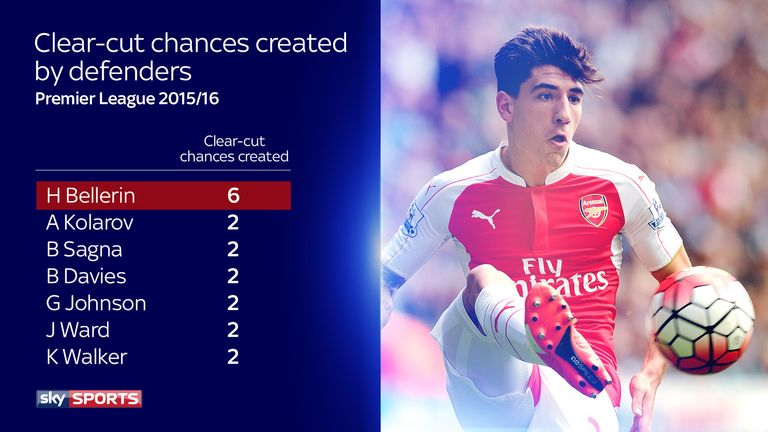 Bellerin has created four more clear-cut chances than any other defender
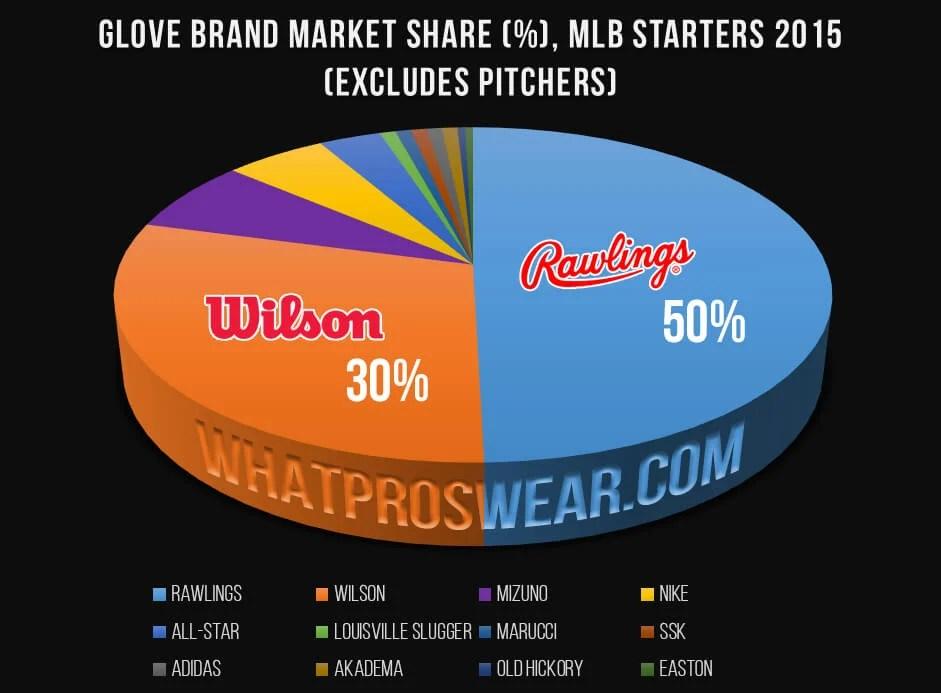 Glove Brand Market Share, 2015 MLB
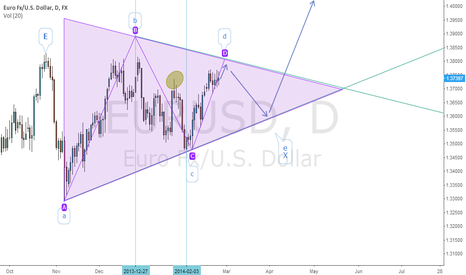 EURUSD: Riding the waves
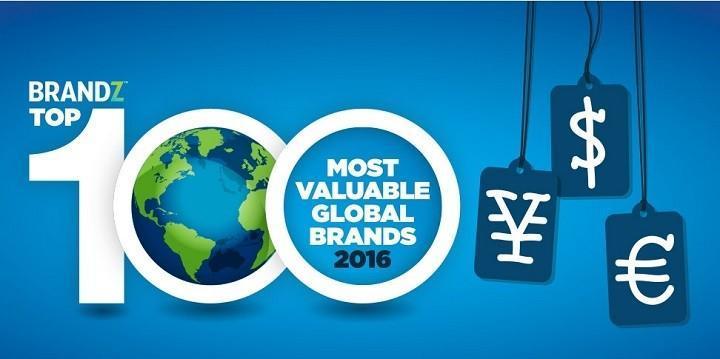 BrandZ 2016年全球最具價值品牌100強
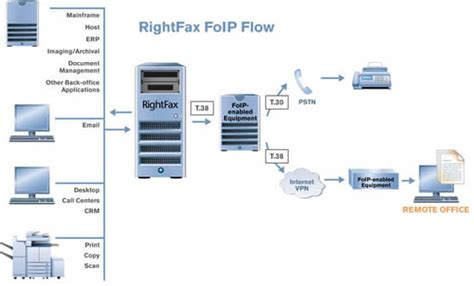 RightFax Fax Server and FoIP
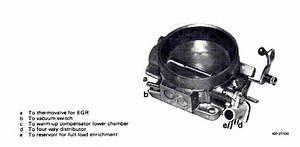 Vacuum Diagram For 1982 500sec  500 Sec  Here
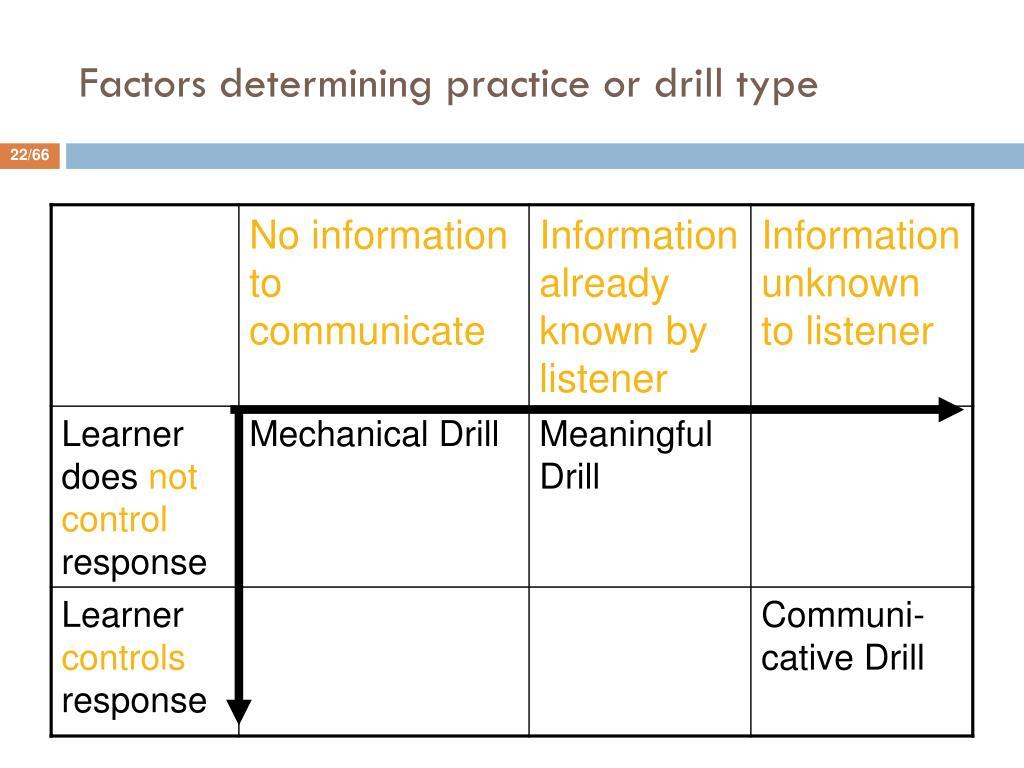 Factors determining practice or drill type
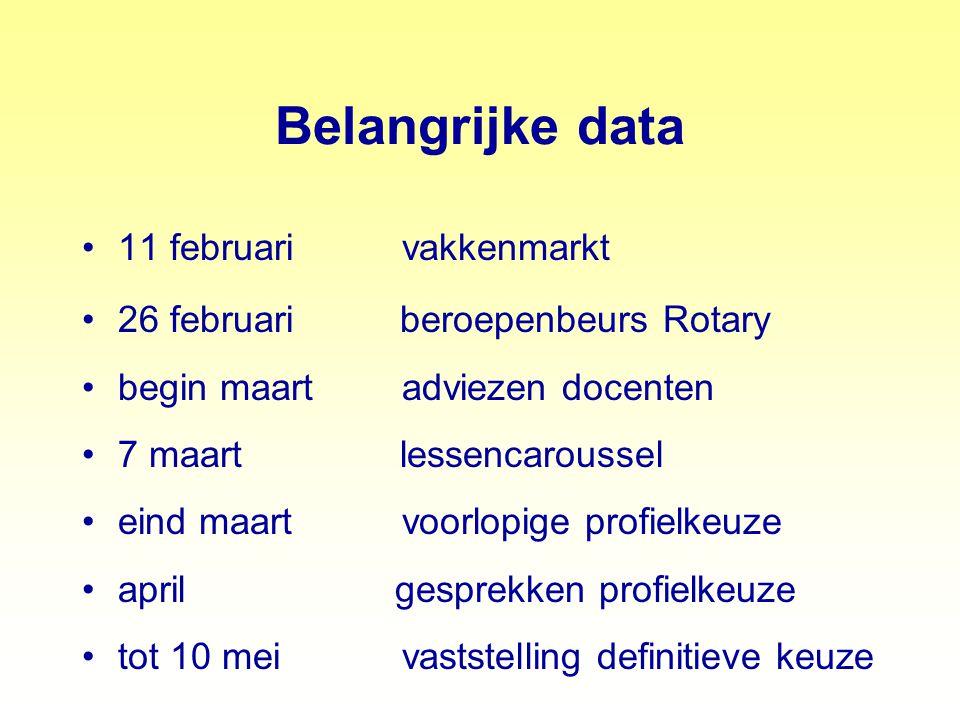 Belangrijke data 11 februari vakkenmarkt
________
◆ EXERCISE OBJECTIVE ◆
An exact transcription of the material is required, without any pictures.

◆ OUTPUT FOR THIS EXERCISE ◆
 Bellerin has created four more clear-cut chances than any other defender
 Glove Brand Market Share, 2015 MLB
 EURUSD: Riding the waves
 BrandZ 2016年全球最具價值品牌100強
 RightFax Fax Server and FoIP
 Vacuum Diagram For 1982 500sec  500 Sec  Here
 Factors determining practice or drill type
 Belangrijke data 11 februari vakkenmarkt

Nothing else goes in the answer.